Still, despite all of Sembler’s concessions, the neighbors believe that the development is still just too damn big. Four retail big boxes? Sorry. The neighbors say that’s too much. But on that condition, Fuqua won’t budge.

And then there’s the traffic.

State roads like Moreland get congestion rankings from the Department of Transportation. “A” means the road is congestion-free; “F” means the road is an irredeemable mess.

Currently, Moreland Avenue scores a C on DOT’s congestion report card. Which, if you’ve ever driven on Moreland around rush hour, and been backed up for a quarter-mile at the light at Memorial, you’ll understand.

Sembler’s own traffic study admits, if the development on Moreland goes up, the road’s score will fall to a D; it will be heavily congested throughout the day. Sembler’s traffic study estimates the development will generate up to 20,000 trips a day. Most of those trips will be made in cars.

But Fuqua says Moreland can take it.

“We don’t see traffic as a problem,” Fuqua says. “Moreland will be able to handle it even better than Ponce has.”

The Atlanta Regional Commission thinks otherwise. In a report issued last month, the ARC concluded that Sembler’s proposal is not transit friendly and doesn’t encourage the use of automobiles. For those reasons, the ARC staff says the project fails air-quality benchmarks.

“The traffic impacts could create bottlenecks at some points inside or adjacent to the [area],” the report says. “This development could be modified to help promote development patterns that reduce, not enhance, the current level of congestion on the road network in the area.”

Sembler wants the ARC’s approval, because the agency’s verdict plays a large part in the zoning board’s decision to accept or reject any zoning change. So, just as Fuqua is having to negotiate with neighborhood groups, he’s now forced to wheel and deal with the ARC, which is scheduled to vote Feb. 26.

While the neighbors want less retail and more green space, the ARC wants office space included in the design.

To the ARC, office workers are more apt to use public transportation if their workplace is near a Marta stop. Building office space near public transportation helps to ease congestion overall in metro Atlanta.

ENTRIES PROVIDED:

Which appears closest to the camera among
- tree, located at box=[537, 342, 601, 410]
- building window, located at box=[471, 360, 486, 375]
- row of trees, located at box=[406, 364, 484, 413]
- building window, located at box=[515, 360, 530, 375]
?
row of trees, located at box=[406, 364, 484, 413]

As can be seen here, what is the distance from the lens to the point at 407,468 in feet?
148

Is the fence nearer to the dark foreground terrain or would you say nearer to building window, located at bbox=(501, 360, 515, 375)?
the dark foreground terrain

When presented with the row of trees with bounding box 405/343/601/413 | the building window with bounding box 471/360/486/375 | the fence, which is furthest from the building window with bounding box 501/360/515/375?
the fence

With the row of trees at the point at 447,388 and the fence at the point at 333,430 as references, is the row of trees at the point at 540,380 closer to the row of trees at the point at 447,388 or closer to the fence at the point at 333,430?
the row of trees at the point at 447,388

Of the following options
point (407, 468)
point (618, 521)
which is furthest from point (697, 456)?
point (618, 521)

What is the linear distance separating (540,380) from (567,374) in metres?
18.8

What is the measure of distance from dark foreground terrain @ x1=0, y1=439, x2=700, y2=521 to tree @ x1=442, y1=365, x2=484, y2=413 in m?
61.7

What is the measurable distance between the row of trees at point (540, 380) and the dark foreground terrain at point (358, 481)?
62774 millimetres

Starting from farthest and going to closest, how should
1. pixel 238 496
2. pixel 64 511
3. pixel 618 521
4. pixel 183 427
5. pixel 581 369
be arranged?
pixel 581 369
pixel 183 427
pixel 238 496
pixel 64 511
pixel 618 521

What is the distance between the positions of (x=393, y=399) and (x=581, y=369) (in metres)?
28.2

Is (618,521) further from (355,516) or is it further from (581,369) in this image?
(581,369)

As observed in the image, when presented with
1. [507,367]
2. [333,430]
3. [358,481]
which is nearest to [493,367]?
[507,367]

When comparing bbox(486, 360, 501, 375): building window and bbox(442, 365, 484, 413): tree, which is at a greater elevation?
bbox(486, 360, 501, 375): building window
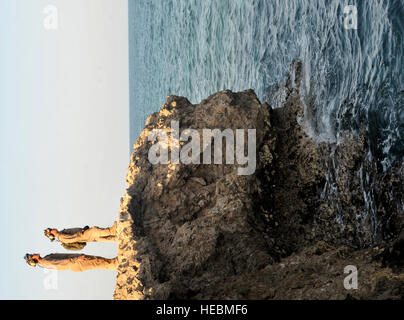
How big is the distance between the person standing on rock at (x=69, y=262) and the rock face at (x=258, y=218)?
2240 millimetres

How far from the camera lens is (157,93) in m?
30.3

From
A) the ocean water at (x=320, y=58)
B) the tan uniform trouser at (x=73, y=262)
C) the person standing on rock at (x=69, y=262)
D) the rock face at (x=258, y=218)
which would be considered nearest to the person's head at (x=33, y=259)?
the person standing on rock at (x=69, y=262)

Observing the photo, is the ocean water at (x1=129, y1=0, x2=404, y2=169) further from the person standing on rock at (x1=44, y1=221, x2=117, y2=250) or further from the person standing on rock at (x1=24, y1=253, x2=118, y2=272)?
the person standing on rock at (x1=24, y1=253, x2=118, y2=272)

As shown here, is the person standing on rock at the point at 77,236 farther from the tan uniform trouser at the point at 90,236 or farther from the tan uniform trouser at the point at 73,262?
the tan uniform trouser at the point at 73,262

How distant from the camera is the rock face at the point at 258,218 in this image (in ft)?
18.8

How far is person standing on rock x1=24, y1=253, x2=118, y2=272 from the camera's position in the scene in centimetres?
984

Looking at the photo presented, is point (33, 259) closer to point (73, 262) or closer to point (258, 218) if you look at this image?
point (73, 262)

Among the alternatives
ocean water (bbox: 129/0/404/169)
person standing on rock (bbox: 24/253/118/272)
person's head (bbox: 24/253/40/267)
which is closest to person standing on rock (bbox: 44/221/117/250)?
person standing on rock (bbox: 24/253/118/272)

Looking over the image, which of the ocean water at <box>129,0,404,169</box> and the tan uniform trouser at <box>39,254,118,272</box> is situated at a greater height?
the ocean water at <box>129,0,404,169</box>

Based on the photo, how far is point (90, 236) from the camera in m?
10.5

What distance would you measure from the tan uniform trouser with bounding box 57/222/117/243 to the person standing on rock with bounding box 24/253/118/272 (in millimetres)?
395

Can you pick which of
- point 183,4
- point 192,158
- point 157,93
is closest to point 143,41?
point 157,93
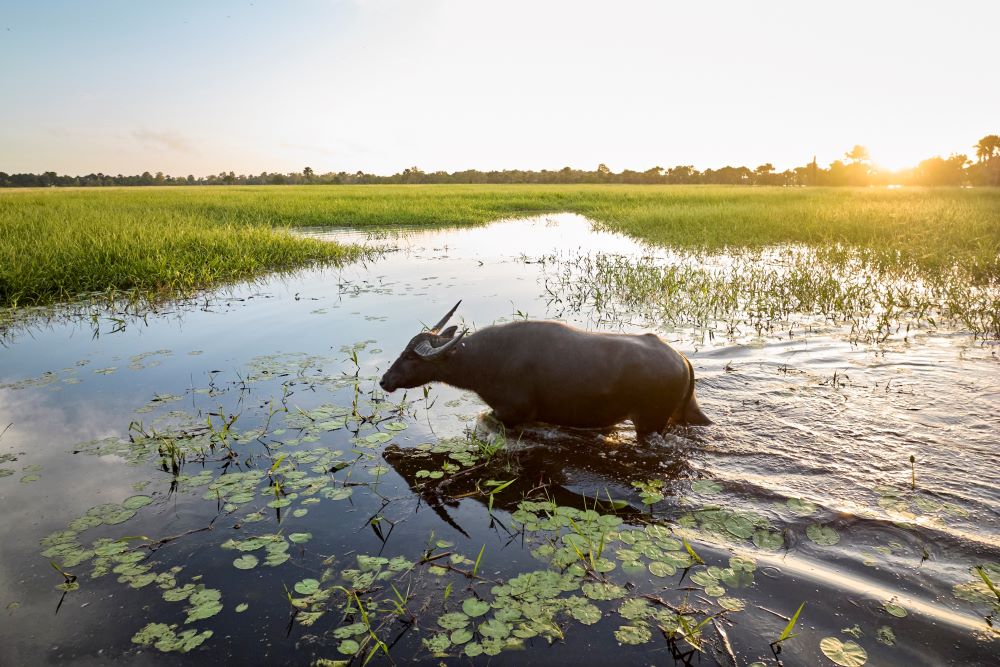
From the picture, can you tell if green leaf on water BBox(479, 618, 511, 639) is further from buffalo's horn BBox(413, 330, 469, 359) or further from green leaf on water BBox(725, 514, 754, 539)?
buffalo's horn BBox(413, 330, 469, 359)

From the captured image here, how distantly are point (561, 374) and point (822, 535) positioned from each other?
6.07 ft

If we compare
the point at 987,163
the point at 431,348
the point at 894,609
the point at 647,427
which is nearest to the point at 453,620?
the point at 894,609

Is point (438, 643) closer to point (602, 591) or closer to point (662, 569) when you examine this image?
point (602, 591)

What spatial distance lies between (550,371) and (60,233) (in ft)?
38.6

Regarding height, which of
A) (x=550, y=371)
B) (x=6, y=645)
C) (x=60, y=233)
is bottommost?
(x=6, y=645)

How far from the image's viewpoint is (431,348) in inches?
178

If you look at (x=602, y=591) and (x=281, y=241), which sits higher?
(x=281, y=241)

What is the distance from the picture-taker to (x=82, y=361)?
19.6 ft

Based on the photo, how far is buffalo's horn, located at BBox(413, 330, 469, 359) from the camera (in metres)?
4.35

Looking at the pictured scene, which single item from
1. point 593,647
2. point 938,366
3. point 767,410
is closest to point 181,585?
point 593,647

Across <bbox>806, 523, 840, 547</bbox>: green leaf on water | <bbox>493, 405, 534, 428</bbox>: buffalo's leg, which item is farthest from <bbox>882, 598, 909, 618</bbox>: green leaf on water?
<bbox>493, 405, 534, 428</bbox>: buffalo's leg

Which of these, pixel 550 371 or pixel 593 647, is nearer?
pixel 593 647

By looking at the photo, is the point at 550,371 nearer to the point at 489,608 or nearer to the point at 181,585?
the point at 489,608

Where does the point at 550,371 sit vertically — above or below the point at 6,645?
above
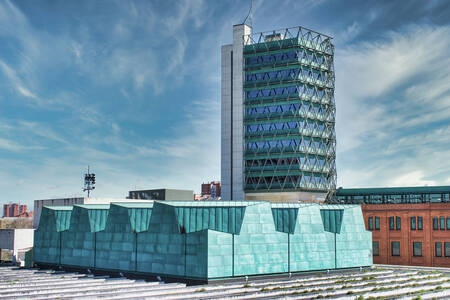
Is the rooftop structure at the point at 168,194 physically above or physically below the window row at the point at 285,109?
below

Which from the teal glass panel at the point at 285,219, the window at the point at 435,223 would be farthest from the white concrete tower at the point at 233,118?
the teal glass panel at the point at 285,219

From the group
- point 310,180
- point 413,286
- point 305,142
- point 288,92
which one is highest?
point 288,92

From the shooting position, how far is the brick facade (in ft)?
313

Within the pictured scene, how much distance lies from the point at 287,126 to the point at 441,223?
42942 millimetres

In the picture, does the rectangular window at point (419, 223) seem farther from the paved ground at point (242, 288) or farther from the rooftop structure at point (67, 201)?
the rooftop structure at point (67, 201)

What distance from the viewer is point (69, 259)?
7662 centimetres

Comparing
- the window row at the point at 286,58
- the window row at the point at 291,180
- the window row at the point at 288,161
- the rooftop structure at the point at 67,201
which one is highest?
the window row at the point at 286,58

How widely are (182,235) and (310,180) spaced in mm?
68471

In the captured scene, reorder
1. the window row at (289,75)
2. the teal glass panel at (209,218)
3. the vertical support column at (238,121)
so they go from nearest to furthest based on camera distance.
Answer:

TASK SET:
1. Can you gather every line of the rows that contains the word "teal"?
2. Could you pick up the Moreland Avenue development article after its final sentence and carry it further?
The Moreland Avenue development article and the rows have nothing to do with each other.

RESPONSE LIST:
1.
Which from the teal glass panel at the point at 285,219, the window at the point at 435,223 would be farthest from the white concrete tower at the point at 233,118?
the teal glass panel at the point at 285,219
2. the teal glass panel at (209,218)

2.
“A mixture of office space, combined with the retail and residential, would really help this site out because it’s located between two transit stations,” says Michael Alexander, the ARC’s land-use expert. “And we’re trying to promote transit use and good development around those transit stations so those transit stations get used. That’s also [ARC] policy.”

Fuqua says that adding office space to the property doesn’t make economic sense because the office market in Atlanta is saturated. He’s got a point: The average vacancy rate for downtown office buildings is 20 percent.

Of course, while ARC’s plan might ease traffic problems elsewhere, it can only add to the gridlock on Moreland. One option would be to widen Moreland by adding more lanes.

That worries Don Bender, who rents space to many of the storeowners in Little Five Points. Bender is the chairman of a task force that’s hired a traffic planner to better control traffic flow on Moreland Avenue from North Avenue to I-20. The four lanes already allows cars to zip through L5P at often perilous speeds. It doesn’t much add to a pedestrian’s enjoyment of Little Five, which is one of the few walkable retail neighborhoods in the city.

If anything, Bender wants fewer lanes on Moreland. That, he says, would slow traffic down and maybe force drivers just passing through to find other routes.

To say the Sembler project sets back that fight is an understatement. Already, Bender has fought the DOT three times in the past 25 years to keep the agency from widening Moreland to six lanes, a move that would call for paving over Little Five Points landmarks.

To widen the lanes to accommodate more traffic for Sembler’s project, Bender says, “is going in the wrong direction.”

While Bender frets about the future of Little Five Points, the neighbors closer to ground zero are positively agitated.

From her front porch at the corner of Flora and La France streets, Judy Butler can count the cars that pass by her home on an average day. But she’s just a short block from where Sembler has earmarked space for a 133,841-square-foot home improvement store, according to a recent draft of the site plan.

The developer’s study says the home improvement store alone would generate more than 4,000 car trips a day. A good bet is that many of those cars will pass by Butler’s home.

Butler is not naíve. She knows something is bound to go up here, and soon. But what Sembler wants, she believes, is bad for the neighborhood.

“We should be working to get a development that could be a showcase for this neighborhood and for the city. We shouldn’t be getting a development that the neighborhood has to settle for,” she says.

Butler points to Green Street Properties, a new development company formed by eco-minded former EarthLink chief Charles Brewer, and its 28-acre Glenwood Park project. Unlike Sembler’s project, Glenwood Park will have office space. And there will be no big boxes there, just 94,000 to 114,000 square feet of retail space. Sembler’s plans call for more than 800,000 square feet.

Last summer, Butler helped form Scale, a neighborhood group that’s fighting the development head on. In November, Butler circulated two petitions, each of which has gained 354 signatures. The first demands that Sembler block tractor-trailers from using neighborhood streets.

The second petition requests a 40-foot swath of green space to serve as a buffer on the east side of the development.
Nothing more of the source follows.